:: Task details ::
Locate the lines of the listing below that hold "States", then copy each of them.

:: Provided material ::
-*-*-

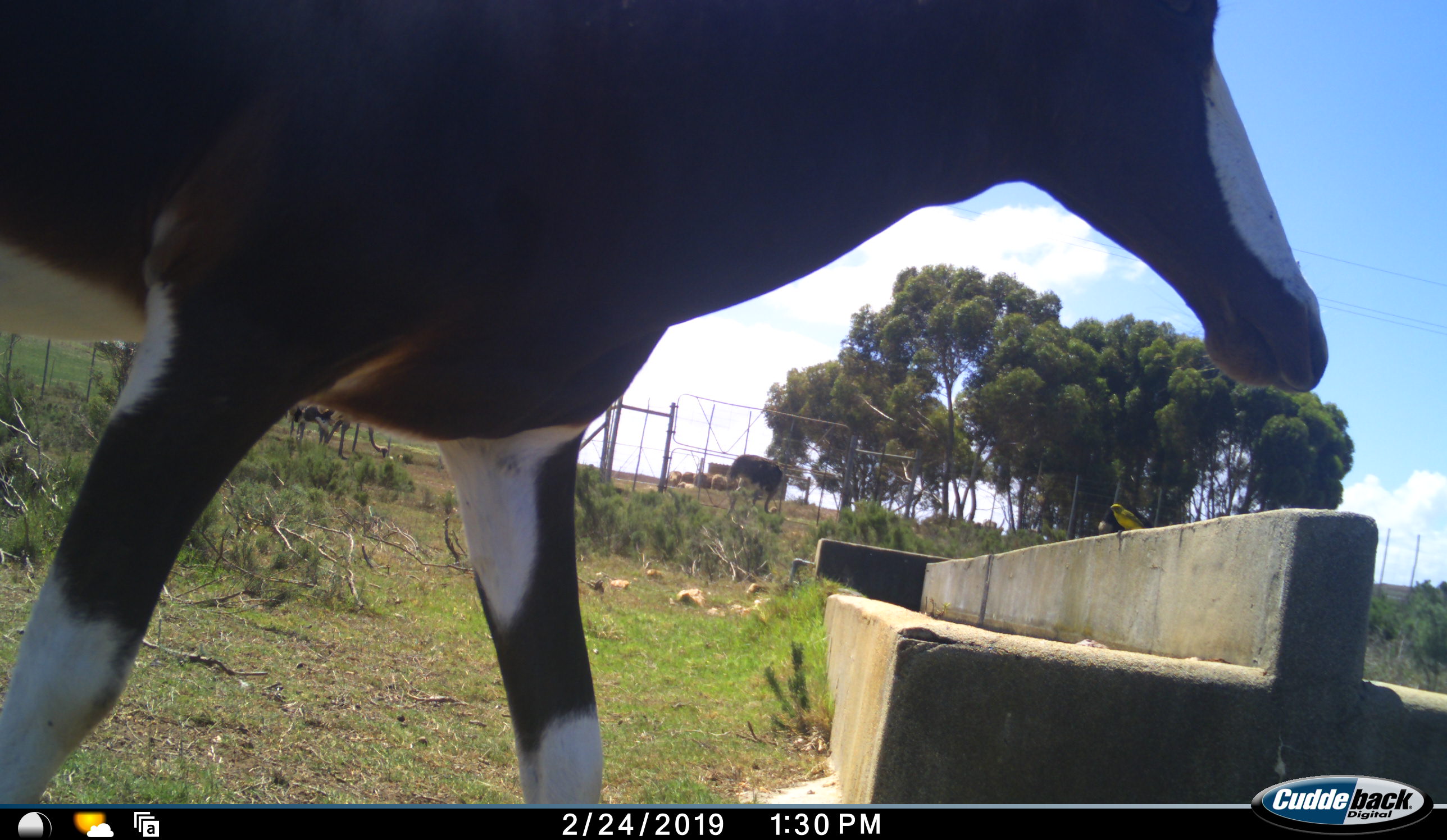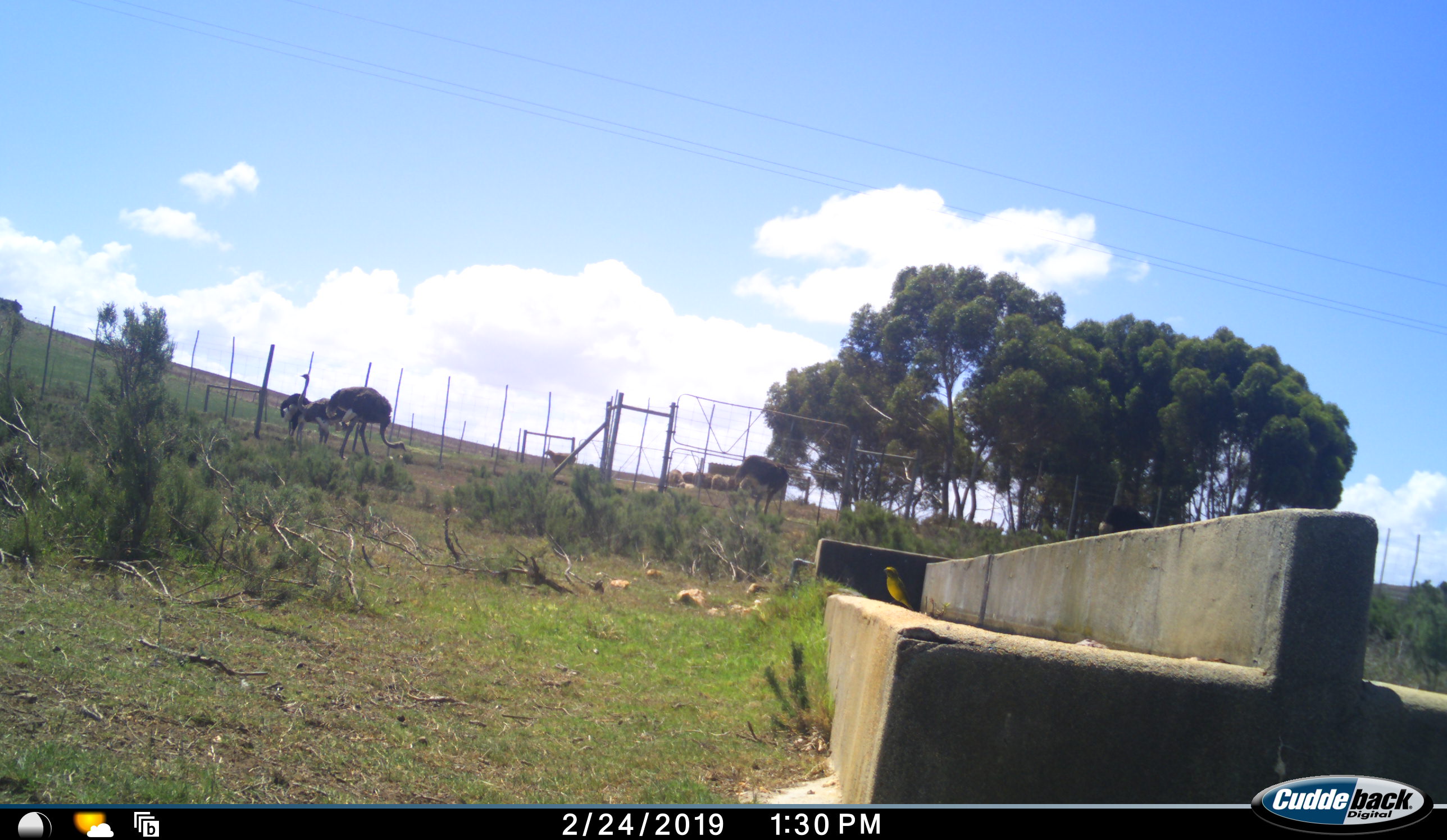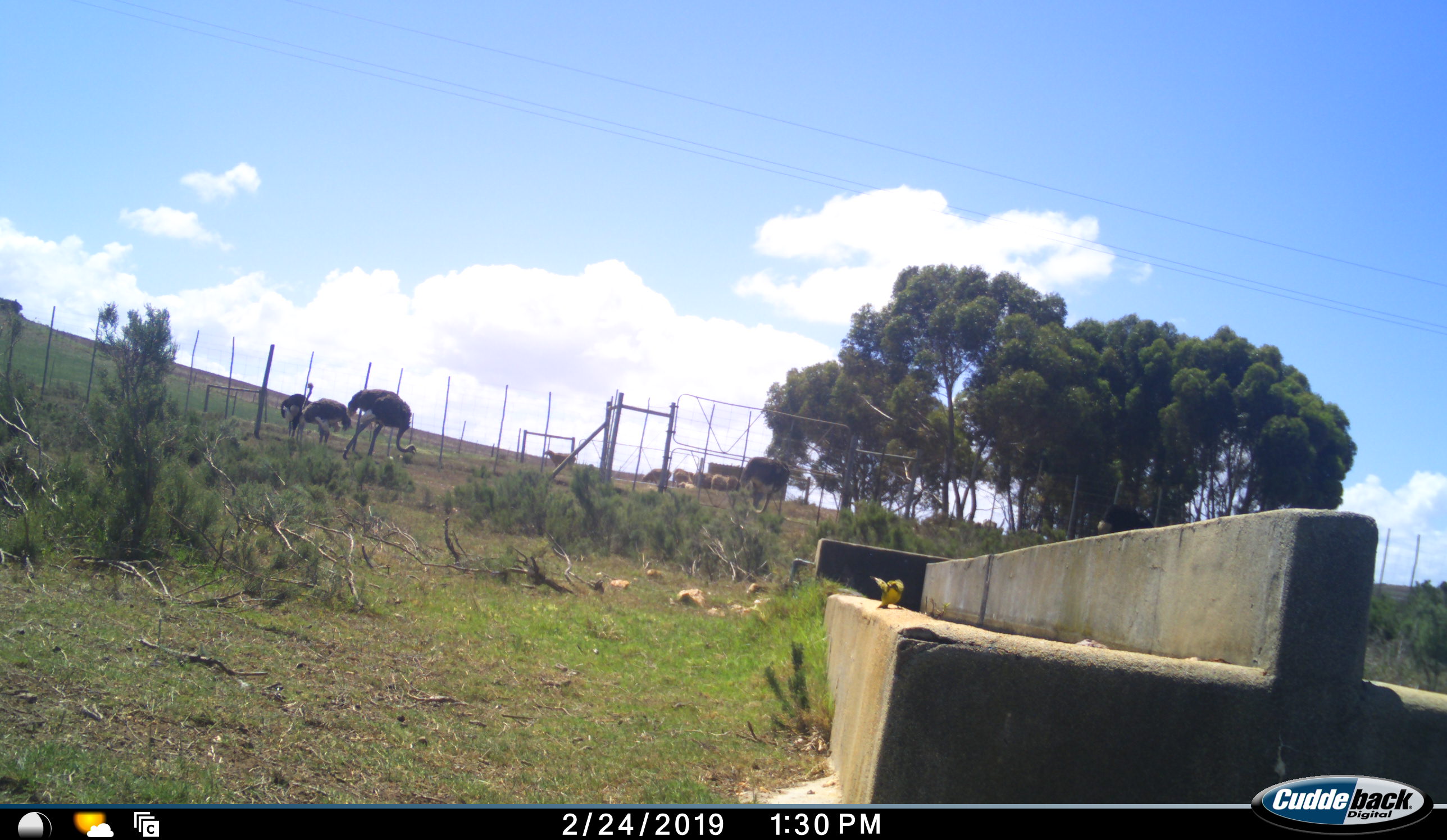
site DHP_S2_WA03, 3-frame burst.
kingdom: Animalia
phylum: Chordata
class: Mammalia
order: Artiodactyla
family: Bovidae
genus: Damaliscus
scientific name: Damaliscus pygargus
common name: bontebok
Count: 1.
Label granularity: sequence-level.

-*-*-

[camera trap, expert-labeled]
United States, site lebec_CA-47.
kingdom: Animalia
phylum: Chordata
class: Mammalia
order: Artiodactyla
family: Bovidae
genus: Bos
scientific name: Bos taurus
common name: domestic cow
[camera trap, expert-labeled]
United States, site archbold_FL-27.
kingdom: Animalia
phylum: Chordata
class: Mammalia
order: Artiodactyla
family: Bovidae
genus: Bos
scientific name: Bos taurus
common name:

-*-*-

:: Worked solution ::
United States, site lebec_CA-47.
United States, site archbold_FL-27.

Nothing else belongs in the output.